## Teks Bacaan
+ + + +
Menu

Kisah Tragis Para Gadis-gadis yang Melarikan Diri Dari Serangan Boko Haram, Diperbudak Hingga Diperkosa Setiap Hari Dan Dijadikan Pabrik Bayi

Devi 4 May 2020, 08:53
Kisah Tragis Para Gadis-gadis yang Melarikan Diri Dari Serangan Boko Haram, Diperbudak Hingga Diperkosa Setiap Hari Dan Dijadikan Pabrik Bayi
Kisah Tragis Para Gadis-gadis yang Melarikan Diri Dari Serangan Boko Haram, Diperbudak Hingga Diperkosa Setiap Hari Dan Dijadikan Pabrik Bayi

RIAU24.COM -  Ketika Miriam yang berusia 16 tahun keluar dari tendanya untuk mengambil air di dekat kamp Orang Pengungsi Internal Madinatu di negara bagian Borno timur laut Nigeria pada Januari tahun lalu, seorang wanita paruh baya yang dikenalnya sebagai "Bibi Kiki" mendekatinya . Dia bertanya pada Miriam apakah dia tertarik untuk pindah ke kota Enugu dan bekerja sebagai pembantu rumah tangga dengan gaji bulanan.

Miriam, yang sekarang berusia 17 tahun, tidak membuang waktu untuk menerima tawaran itu dan mulai mempersiapkan perjalanannya ke timur pada hari berikutnya. Dia memberi tahu sepupunya yang berusia 17 tahun, Roda tentang hal itu dan menasihatinya untuk mendekati Bibi Kiki.

Ketika Roda, yang sekarang berusia 18 tahun, bertemu Bibi Kiki keesokan paginya, dia bertanya apakah ada pekerjaan untuknya juga. Wanita itu dengan cepat setuju, jadi Roda mengemasi tasnya.

"Kami berdua sangat bersemangat untuk melakukan perjalanan ke Enugu," kata Miriam. "Kami telah sangat menderita selama empat tahun dan senang pergi ke suatu tempat baru untuk memulai kehidupan baru."

Kedua gadis, yang dulu tinggal di kompleks yang sama di Bama, melarikan diri dari kota timur laut Nigeria pada 2017 ketika Boko Haram menyerbu daerah itu, membakar rumah-rumah dan menculik perempuan dan anak-anak. Miriam dan Roda melarikan diri, meninggalkan anggota keluarga mereka yang lain. Mereka tidak tahu apa yang terjadi pada mereka. Kedua gadis berjalan selama beberapa hari untuk mencapai Madinatu, di mana mereka tetap selama hampir dua tahun sebelum perjalanan mereka ke Enugu di Nigeria tenggara.

Di Madinatu, Miriam dan Roda tinggal bersama di sebuah tenda bambu kecil di dalam kamp yang menampung lebih dari 5.000 orang yang, seperti mereka, telah melarikan diri dari Boko Haram. Hidup sangat sulit di kamp. Persediaan makanan terbatas dan para pengungsi harus mengemis di jalan-jalan kota terdekat untuk bisa mendapatkan cukup makanan.
+ + + +
## Data Mentah
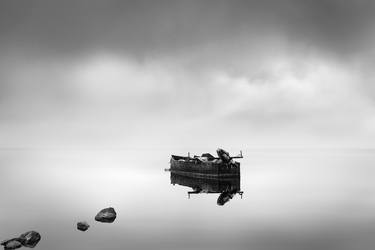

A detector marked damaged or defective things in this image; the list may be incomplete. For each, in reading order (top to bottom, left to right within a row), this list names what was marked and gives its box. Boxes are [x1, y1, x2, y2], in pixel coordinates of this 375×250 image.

wrecked boat [169, 147, 242, 179]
+ + + +
## Petunjuk Tugas A
Buatlah ringkasan teks bacaan dalam dua kalimat.
## Petunjuk Tugas B
Menurut teks bacaan, berapa banyak orang yang ditampung kamp Madinatu?
## Petunjuk Tugas C
Ubahlah paragraf dalam teks bacaan yang diawali "Kedua gadis, yang dulu tinggal" menjadi daftar poin tanpa menghilangkan fakta utamanya.
Data di atas tidak perlu dipakai.

## Contoh Jawaban A
Saat tinggal di kamp pengungsi Madinatu di Borno, Miriam yang berusia 16 tahun ditawari pekerjaan sebagai pembantu rumah tangga di Enugu oleh wanita yang dikenalnya sebagai "Bibi Kiki", lalu ia dan sepupunya Roda sama-sama menerima tawaran itu. Keduanya melarikan diri dari Bama pada 2017 ketika Boko Haram menyerbu, lalu tinggal hampir dua tahun di kamp Madinatu yang menampung lebih dari 5.000 orang dengan persediaan makanan terbatas.

## Contoh Jawaban B
Lebih dari 5.000 orang.

## Contoh Jawaban C
- Miriam dan Roda dulu tinggal di kompleks yang sama di Bama.
- Pada 2017 mereka melarikan diri dari kota itu ketika Boko Haram menyerbu, membakar rumah-rumah, serta menculik perempuan dan anak-anak.
- Mereka meninggalkan anggota keluarga lainnya dan tidak tahu apa yang terjadi pada keluarga mereka.
- Mereka berjalan selama beberapa hari untuk mencapai Madinatu.
- Mereka tinggal di sana hampir dua tahun sebelum berangkat ke Enugu di Nigeria tenggara.